#### TASKS TO PERFORM
**a.** Answer these questions using the reminiscences about favorite books:
(i) Who stars as Mr Fox in the film adaptation?
(ii) At what stage in school was the secret of Forever revealed to the pupils?
(iii) For which course did the writer study To Kill a Mockingbird?
**b.** Write the next part of the reminiscences about favorite books, following on from the last sentence.

And in a circular way – because life’s like that – it has become a favourite with my kids too. We have read the paperback together countless times at bedtime. They love listening to the audiobook read by Dahl himself and we adore the surreal film adaptation starring George Clooney as the very fantastic Mr F . And one of the final scenes of the movie – where Mr Fox and the wolf exchange a silent, respectful greeting – is replayed every morning by my son and husband who solemnly say goodbye with a single raised fist.
Forever, Judy Blume
Oh this book! It lived in the library of my all-girls school, a fiercely guarded secret only revealed to us when we reached Lower 3 (Year 6). I can’t remember whose sister recommended it but, one by one, we borrowed, devoured and returned it, tipping each other off that it was back on the shelf. We knew it would one day be condemned as ‘inappropriate’ reading material and removed from our grasp. We’d whisper about it during 4 o’clock club, waiting for the school bus.
Alongside listening to Prince lyrics, and whatever my friend’s older sister would tell us for 50p in the playing field, Forever was our literary introduction to sex and the inevitable consequences of teenage lust. We were all far from following its lead, but still curious – just entering puberty and wistfully covering our filofaxes with boys’ names. Then came the day that our formidable class teacher got wind of its contents and removed it from the library. Those of us who’d read it were glad we had had the chance.
To Kill a Mockingbird, Harper Lee
I studied To Kill a Mockingbird for English Lit GCSE. It feels like I spent those years in a state of permanent anger about injustice in the world. We learned about apartheid in South Africa and the Civil Rights Movement in the US in RE. History lessons were consumed with the horrors of the Nazi persecution of the Jews. School debates were about nuclear power and the state of the environment. Hormones were raging. My parents were Tories. I was tirelessly angry. Into this bubbling cauldron of emotion came Harper Lee with her beautiful, devastating tale of prejudice seen through the eyes of a child. I loved it.

#### EXERCISE DATA

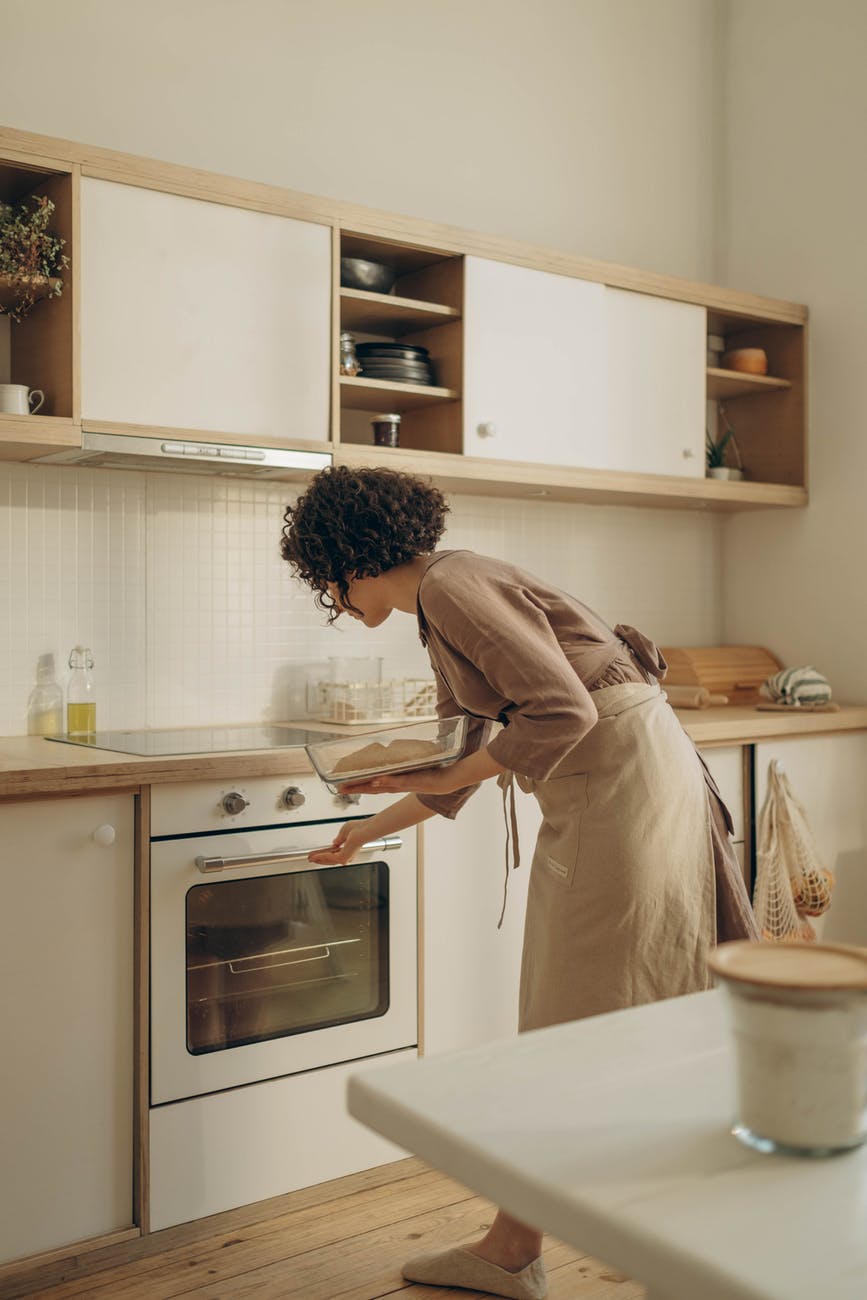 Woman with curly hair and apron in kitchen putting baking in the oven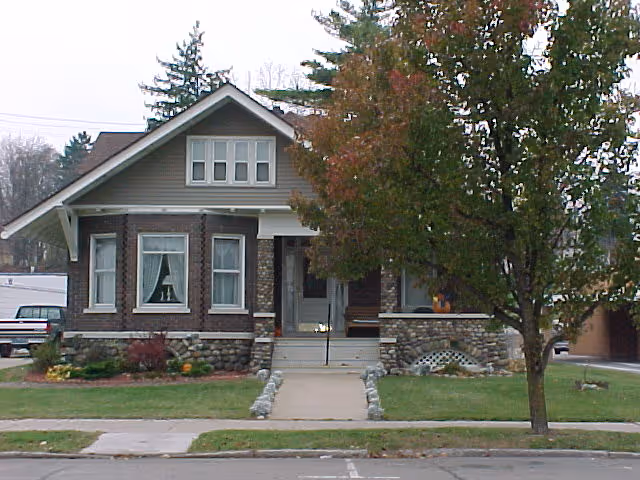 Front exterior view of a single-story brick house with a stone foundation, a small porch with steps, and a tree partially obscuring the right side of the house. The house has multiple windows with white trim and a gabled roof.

==

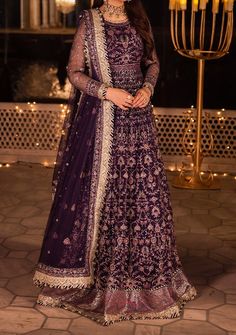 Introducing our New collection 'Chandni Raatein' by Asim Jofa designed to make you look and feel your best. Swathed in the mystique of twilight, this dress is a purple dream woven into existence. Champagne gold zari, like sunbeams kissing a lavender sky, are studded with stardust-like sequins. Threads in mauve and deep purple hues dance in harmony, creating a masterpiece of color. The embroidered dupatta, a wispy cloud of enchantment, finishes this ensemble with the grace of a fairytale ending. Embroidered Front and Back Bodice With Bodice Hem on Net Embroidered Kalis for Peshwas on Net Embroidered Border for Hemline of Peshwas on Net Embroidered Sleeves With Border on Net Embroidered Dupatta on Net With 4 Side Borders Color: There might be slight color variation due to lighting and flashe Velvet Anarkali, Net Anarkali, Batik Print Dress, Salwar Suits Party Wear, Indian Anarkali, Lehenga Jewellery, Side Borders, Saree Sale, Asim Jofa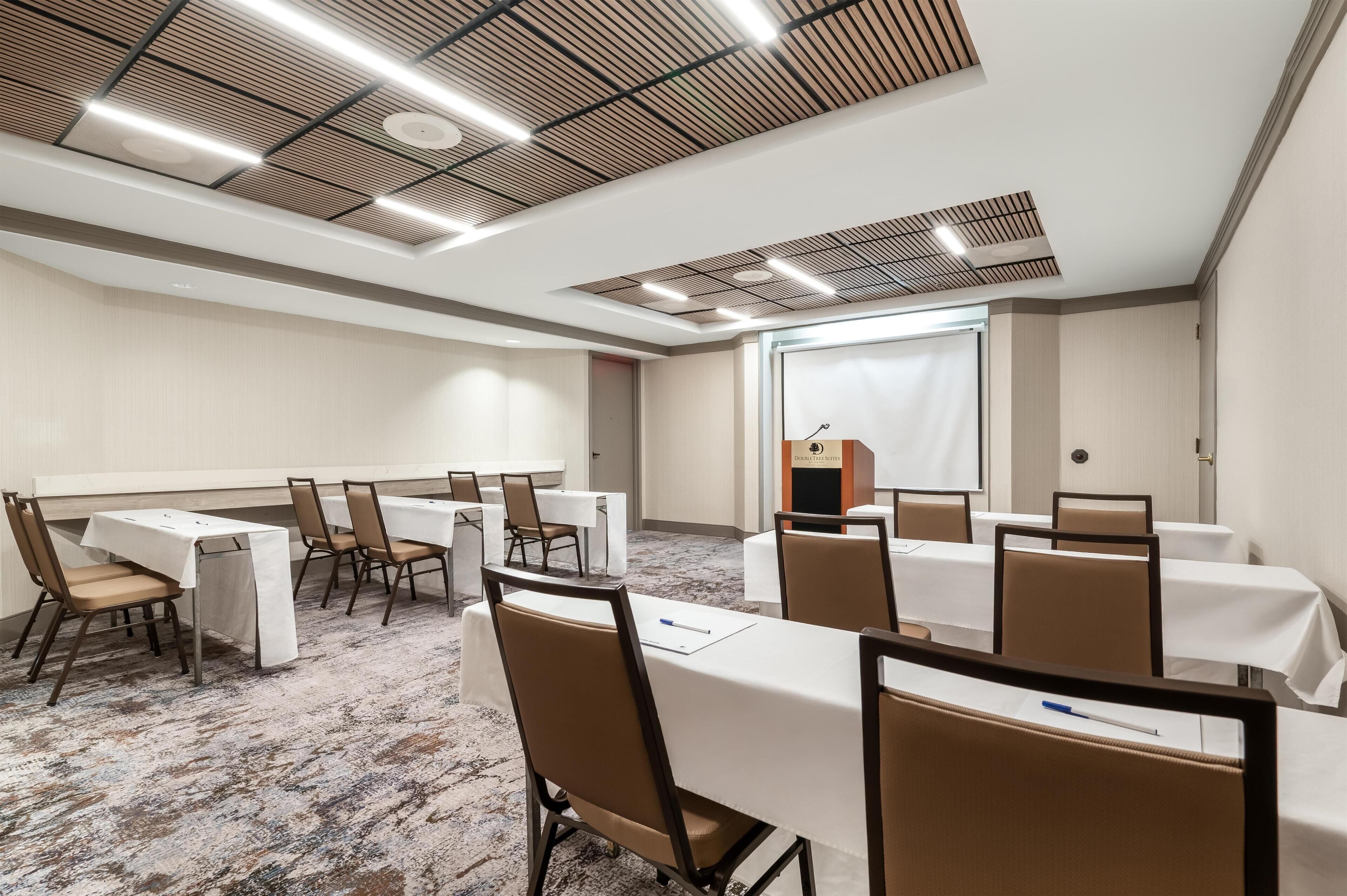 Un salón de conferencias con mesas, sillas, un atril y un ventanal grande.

#### ANSWERS IN ORDER
**a.**
(i) George Clooney
(ii) Lower 3 (Year 6)
(iii) English Lit GCSE

**b.**
This book was to have another impact on my life, however. My best friend was at a different school and wasn’t studying Harper Lee for her exams – they were doing Margaret Atwood’s The Handmaid’s Tale instead. She mentioned a couple of times that she thought it was weird we were studying Lee because it wasn’t on their syllabus. I assumed our English teacher knew what she was doing and dismissed my friend’s comments, but they lingered somewhere in the back of my mind. And ultimately saved me in the English exam. When faced with the real life paper that, surprise surprise, didn’t have a single question on Harper Lee, but plenty to answer about Atwood, her words came back into my head and I knew instantly that we’d been taught the wrong book. I remained calm and just got on with answering the half paper we’d been taught. And it all worked out for us in the end – the exam board decided to double our marks to solve the problem. But our English teacher had a nervous breakdown, and didn’t return to school. I never have been able to read The Handmaid’s Tale.
The Divine Comedy, Dante Alighieri
I studied Italian at university and Dante’s Divine Comedy trilogy for four years on and off. The first time I studied Dante, it was with an extremely charismatic, sextagenarian university lecturer who spoke in poetry and seemed to know everything about everything important in life. Dante, he purred, was all about LOVE (which he insisted on pronouncing ‘lohv’). I was utterly seduced by this man’s eloquence. Dante filled my thoughts and my conversation and I regarded the lecturer as a demi-god (my adoration was purely platonic. I saved my unrequited lust for the dashing political historian down the corridor). I held him up on a pedestal as the kind of intellectual I aspired to be.
But second-time round, when I went back to uni to do a masters and found myself opposite the great expert again, the spontaneous poetry of his commentary turned out to be just a series of well-rehearsed lines. The lecturer repeated, almost verbatim, the lucid observations he’d wooed me with as an undergrad. My demi-god sounded more like an old thespian, regurgitating the hackneyed lines from a play I’d heard too many times before. It broke my heart. If Dante taught me about existence, this guy taught me about the illusion of expertise and how easily the spell can be broken.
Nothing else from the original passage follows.